───── Provided information

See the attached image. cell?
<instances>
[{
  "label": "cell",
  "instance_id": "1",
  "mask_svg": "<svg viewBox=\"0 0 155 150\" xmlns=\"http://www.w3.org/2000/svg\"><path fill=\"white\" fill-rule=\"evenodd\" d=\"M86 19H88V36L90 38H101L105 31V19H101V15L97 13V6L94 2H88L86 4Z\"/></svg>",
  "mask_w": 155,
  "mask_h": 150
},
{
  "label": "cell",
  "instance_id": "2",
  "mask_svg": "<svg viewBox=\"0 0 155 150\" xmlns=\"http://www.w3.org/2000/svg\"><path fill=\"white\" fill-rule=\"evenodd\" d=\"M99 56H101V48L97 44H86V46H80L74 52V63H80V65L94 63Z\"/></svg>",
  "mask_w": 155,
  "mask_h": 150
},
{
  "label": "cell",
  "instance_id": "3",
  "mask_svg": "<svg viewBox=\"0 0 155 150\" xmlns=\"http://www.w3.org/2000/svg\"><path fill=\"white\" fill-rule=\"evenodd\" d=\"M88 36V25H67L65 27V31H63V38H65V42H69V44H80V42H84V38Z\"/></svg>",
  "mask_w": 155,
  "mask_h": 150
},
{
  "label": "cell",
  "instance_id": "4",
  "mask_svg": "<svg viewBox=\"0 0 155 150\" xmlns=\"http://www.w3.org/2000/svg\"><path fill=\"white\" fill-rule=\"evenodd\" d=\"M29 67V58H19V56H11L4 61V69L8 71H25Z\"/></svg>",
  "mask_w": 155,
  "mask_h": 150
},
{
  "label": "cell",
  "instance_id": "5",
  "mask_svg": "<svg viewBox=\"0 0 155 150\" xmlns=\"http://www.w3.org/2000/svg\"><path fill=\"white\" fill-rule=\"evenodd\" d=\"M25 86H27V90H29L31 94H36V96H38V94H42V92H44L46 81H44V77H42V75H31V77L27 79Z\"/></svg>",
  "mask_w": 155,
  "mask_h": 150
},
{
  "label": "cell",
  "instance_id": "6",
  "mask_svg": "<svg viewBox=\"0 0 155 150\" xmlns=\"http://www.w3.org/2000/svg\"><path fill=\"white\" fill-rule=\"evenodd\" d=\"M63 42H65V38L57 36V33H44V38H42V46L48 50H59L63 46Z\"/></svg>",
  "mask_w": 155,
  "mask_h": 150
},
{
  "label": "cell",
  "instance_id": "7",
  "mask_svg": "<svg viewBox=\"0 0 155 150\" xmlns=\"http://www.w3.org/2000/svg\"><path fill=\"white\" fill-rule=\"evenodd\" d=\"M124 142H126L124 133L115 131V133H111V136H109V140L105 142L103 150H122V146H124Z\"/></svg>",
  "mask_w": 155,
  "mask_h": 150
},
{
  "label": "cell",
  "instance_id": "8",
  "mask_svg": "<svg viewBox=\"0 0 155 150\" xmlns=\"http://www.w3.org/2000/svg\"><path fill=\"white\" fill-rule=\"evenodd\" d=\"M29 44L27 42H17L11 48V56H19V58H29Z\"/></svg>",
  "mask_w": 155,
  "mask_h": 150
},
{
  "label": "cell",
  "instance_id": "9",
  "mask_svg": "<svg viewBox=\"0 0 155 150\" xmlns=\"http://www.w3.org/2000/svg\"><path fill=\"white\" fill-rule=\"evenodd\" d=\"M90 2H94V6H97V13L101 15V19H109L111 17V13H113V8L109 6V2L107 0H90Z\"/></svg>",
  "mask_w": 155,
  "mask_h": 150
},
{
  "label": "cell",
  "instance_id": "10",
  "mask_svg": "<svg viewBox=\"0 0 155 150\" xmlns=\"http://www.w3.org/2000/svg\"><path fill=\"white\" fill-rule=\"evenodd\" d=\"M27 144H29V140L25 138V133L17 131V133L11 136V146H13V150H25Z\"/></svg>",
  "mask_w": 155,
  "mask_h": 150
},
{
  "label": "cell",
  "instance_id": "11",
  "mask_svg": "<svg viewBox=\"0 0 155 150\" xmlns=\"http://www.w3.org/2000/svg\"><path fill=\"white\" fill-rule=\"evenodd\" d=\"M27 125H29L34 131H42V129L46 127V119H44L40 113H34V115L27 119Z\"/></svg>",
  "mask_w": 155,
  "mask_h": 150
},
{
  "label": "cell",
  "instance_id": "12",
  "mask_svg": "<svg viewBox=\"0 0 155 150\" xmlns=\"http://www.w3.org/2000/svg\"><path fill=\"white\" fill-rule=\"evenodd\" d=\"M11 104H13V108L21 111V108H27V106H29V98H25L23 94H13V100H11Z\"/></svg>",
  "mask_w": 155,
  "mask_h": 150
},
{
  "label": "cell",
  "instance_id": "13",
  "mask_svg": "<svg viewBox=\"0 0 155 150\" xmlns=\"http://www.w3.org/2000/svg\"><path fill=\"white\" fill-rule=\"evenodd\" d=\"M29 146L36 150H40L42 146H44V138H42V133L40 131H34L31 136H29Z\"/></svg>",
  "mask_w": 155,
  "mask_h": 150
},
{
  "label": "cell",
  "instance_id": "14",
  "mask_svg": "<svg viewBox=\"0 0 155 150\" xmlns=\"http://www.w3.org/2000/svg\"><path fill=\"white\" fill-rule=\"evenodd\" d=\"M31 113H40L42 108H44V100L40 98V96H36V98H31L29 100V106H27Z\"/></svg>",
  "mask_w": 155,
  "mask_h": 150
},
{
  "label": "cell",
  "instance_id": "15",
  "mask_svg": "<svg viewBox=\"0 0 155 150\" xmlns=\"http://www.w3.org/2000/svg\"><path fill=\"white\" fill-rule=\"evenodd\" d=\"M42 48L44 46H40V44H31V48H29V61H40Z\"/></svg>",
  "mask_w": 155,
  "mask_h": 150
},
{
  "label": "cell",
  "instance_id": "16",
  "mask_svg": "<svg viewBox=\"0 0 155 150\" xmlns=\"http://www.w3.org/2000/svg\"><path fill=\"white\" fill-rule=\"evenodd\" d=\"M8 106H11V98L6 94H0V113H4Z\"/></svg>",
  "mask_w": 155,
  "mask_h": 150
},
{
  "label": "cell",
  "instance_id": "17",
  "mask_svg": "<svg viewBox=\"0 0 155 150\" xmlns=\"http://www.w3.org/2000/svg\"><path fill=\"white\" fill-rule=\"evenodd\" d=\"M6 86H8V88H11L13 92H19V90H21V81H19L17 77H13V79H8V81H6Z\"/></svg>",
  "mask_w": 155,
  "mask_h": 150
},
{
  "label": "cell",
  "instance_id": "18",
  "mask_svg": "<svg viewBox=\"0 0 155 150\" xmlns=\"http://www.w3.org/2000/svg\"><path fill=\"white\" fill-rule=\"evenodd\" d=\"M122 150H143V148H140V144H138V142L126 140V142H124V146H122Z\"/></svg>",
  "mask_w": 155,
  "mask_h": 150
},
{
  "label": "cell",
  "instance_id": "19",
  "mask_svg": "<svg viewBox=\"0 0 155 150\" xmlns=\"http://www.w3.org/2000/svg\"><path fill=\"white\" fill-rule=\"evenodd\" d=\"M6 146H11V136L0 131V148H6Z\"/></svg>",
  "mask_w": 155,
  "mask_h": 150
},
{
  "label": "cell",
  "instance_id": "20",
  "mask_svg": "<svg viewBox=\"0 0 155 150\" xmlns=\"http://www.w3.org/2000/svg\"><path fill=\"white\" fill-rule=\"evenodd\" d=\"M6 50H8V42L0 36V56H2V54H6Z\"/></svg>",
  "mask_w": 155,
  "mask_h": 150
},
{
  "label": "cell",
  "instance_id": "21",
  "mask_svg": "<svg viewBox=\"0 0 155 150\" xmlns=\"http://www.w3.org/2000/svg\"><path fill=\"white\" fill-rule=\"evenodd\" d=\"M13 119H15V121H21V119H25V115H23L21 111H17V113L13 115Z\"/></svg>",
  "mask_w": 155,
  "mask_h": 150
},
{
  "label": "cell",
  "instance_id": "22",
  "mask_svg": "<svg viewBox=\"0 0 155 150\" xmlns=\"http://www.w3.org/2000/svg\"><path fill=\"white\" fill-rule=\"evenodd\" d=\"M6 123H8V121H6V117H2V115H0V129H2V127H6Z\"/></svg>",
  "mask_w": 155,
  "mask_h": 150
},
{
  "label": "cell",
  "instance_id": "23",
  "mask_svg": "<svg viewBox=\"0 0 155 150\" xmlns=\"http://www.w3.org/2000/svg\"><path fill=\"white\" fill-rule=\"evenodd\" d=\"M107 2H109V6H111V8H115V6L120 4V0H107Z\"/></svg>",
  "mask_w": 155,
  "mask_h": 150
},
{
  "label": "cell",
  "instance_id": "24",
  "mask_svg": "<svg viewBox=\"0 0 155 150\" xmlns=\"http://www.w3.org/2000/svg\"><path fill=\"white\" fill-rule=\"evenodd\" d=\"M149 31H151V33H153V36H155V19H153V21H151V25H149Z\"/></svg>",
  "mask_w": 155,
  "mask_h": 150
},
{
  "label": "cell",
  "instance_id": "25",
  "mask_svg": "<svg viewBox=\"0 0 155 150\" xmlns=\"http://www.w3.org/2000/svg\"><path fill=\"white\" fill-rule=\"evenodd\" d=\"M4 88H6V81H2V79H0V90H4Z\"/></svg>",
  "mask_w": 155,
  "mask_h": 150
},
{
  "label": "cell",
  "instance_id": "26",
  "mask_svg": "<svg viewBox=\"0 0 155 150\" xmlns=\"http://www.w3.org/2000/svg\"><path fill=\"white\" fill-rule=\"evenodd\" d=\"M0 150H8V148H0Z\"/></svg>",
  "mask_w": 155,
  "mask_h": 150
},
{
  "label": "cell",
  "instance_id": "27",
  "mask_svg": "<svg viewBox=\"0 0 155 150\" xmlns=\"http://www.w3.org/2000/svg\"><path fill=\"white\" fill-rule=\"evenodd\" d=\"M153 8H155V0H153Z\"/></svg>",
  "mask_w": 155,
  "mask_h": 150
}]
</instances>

──────────

Set down the lines of the entries above without any change, from the start of the entries through the line containing "19H88V36L90 38H101L105 31V19H101V15L97", inclusive.

See the attached image. cell?
<instances>
[{
  "label": "cell",
  "instance_id": "1",
  "mask_svg": "<svg viewBox=\"0 0 155 150\" xmlns=\"http://www.w3.org/2000/svg\"><path fill=\"white\" fill-rule=\"evenodd\" d=\"M86 19H88V36L90 38H101L105 31V19H101V15L97 13V6L94 2H88L86 4Z\"/></svg>",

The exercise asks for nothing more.